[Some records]
───
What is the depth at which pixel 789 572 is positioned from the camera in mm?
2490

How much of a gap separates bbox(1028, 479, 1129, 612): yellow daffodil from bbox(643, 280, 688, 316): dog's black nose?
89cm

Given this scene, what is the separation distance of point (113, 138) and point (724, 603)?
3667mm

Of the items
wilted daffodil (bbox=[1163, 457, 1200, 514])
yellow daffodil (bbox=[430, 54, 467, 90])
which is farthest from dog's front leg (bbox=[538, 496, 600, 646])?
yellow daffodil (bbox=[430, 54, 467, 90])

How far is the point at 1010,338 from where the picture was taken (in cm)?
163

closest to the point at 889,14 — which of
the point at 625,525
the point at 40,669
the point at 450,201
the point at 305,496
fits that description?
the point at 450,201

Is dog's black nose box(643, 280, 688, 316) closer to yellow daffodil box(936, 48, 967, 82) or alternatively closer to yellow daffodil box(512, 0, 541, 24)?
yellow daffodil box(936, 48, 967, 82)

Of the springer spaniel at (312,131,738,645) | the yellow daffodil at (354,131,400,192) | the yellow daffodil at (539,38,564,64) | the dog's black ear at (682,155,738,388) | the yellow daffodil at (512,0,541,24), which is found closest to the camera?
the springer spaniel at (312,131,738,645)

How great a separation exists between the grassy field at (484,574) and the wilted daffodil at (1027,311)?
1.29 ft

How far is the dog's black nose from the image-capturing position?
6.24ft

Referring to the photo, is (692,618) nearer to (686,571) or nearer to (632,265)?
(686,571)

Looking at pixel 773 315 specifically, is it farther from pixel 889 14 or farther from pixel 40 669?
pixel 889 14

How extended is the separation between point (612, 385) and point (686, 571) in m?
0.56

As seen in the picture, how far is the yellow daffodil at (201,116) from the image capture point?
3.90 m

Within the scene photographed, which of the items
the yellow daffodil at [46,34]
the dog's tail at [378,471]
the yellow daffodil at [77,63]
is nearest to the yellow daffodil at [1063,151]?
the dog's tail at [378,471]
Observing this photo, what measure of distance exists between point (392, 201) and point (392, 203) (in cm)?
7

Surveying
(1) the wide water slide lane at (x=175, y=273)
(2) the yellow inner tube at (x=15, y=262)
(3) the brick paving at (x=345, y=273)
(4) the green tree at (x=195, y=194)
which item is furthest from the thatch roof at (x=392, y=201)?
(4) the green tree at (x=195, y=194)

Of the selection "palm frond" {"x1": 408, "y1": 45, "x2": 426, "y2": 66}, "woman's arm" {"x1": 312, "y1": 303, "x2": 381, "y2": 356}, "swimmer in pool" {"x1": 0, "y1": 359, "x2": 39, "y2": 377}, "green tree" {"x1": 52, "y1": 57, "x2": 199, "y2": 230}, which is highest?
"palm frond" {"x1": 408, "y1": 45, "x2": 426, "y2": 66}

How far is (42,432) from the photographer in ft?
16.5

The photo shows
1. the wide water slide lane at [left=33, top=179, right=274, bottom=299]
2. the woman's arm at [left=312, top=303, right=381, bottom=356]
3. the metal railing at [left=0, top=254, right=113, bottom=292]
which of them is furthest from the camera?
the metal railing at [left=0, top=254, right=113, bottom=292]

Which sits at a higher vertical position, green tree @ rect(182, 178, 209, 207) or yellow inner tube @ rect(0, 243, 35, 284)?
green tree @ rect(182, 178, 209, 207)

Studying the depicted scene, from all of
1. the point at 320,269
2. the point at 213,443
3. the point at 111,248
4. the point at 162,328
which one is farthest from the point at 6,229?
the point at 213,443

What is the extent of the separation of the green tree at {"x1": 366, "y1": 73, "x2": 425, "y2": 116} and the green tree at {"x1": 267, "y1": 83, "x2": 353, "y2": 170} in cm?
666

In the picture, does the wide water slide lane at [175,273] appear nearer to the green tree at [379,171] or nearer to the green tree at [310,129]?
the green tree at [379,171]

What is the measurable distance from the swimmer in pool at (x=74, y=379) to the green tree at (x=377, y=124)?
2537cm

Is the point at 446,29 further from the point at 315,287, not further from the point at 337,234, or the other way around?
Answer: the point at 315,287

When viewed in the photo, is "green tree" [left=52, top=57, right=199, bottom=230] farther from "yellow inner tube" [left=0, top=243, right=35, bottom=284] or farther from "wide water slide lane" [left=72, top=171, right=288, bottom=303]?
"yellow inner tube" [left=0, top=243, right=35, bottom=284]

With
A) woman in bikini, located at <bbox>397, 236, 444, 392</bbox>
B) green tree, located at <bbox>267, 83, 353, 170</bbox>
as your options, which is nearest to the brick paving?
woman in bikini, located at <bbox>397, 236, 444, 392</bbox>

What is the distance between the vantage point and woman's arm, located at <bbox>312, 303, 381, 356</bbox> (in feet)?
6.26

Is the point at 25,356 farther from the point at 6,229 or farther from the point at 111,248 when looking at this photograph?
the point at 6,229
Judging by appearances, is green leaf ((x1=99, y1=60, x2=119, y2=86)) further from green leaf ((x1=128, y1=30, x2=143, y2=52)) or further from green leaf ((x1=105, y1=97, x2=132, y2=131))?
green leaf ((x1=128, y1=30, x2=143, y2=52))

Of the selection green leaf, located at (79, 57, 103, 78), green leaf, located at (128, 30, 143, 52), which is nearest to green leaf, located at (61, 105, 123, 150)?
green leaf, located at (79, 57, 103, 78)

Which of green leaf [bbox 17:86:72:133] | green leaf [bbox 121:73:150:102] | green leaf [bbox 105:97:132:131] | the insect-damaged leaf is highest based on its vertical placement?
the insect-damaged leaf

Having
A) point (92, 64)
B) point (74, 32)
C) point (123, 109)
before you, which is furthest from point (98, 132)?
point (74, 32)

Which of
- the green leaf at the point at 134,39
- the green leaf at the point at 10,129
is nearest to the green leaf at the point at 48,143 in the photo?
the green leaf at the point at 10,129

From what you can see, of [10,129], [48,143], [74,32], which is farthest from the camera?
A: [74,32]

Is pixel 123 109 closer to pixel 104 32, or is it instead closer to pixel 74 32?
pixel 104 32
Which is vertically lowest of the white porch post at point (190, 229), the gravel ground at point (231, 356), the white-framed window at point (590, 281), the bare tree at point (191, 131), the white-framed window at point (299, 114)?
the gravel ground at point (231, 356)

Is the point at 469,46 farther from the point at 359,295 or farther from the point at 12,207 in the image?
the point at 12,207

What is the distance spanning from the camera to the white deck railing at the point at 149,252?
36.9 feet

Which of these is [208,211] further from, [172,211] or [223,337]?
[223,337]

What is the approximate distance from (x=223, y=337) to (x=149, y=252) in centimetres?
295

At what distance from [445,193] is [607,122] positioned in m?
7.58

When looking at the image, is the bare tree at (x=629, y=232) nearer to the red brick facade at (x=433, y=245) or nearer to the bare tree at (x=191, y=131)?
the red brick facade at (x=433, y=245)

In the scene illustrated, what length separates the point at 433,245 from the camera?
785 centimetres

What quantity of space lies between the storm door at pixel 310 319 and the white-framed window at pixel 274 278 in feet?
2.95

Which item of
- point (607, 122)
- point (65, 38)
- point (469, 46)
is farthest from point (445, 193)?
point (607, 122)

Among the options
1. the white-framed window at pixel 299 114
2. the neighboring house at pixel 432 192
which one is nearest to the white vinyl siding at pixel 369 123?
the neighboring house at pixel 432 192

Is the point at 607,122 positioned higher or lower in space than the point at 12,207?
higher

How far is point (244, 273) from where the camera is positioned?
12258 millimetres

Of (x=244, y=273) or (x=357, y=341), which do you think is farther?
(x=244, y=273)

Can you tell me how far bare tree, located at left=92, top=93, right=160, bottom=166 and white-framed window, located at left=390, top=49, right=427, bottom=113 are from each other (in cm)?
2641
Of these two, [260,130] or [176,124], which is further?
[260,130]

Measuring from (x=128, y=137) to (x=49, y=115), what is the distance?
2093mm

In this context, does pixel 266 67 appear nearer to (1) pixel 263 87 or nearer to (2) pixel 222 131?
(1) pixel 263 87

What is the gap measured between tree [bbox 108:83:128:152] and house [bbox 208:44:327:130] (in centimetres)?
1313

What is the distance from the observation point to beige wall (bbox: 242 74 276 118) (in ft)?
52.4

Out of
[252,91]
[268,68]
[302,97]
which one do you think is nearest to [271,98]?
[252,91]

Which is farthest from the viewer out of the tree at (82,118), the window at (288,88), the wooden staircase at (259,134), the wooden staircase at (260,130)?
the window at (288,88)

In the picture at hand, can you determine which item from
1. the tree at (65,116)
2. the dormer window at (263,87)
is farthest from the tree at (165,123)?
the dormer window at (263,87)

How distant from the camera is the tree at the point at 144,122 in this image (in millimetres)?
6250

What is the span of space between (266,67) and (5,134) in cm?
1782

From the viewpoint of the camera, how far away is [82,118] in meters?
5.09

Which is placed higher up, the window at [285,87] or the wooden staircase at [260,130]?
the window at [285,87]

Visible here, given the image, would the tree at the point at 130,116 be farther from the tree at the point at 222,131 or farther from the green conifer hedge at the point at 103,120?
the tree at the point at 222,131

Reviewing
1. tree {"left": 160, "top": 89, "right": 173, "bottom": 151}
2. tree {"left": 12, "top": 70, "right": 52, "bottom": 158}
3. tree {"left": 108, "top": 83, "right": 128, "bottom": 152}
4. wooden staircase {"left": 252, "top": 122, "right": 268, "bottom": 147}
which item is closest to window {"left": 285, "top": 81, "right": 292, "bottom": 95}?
───
**GIVEN TASK**: Print nothing but the lines from the line with "Which is farthest from the viewer" to the last line of the records above. Both of those lines count.

**SOLUTION TO THIS TASK**:
Which is farthest from the viewer out of the tree at (82,118), the window at (288,88), the wooden staircase at (259,134), the wooden staircase at (260,130)?
the window at (288,88)

In the picture at hand, can you determine which item from
1. the tree at (65,116)
2. the dormer window at (263,87)
is farthest from the tree at (165,123)?
the dormer window at (263,87)

How distant from the camera is the tree at the point at 144,122 in this image (in millimetres)?
6250

What is the span of space between (266,67) and (5,134) in cm?
1782

From the viewpoint of the camera, how far away is [82,118] in meters?
5.09

Which is placed higher up, the window at [285,87] or the wooden staircase at [260,130]?
the window at [285,87]

Visible here, given the image, would the tree at the point at 130,116 be farther from the tree at the point at 222,131 or farther from the green conifer hedge at the point at 103,120?
the tree at the point at 222,131

Reviewing
1. tree {"left": 160, "top": 89, "right": 173, "bottom": 151}
2. tree {"left": 12, "top": 70, "right": 52, "bottom": 158}
3. tree {"left": 108, "top": 83, "right": 128, "bottom": 152}
4. wooden staircase {"left": 252, "top": 122, "right": 268, "bottom": 147}
which item is closest to window {"left": 285, "top": 81, "right": 292, "bottom": 95}?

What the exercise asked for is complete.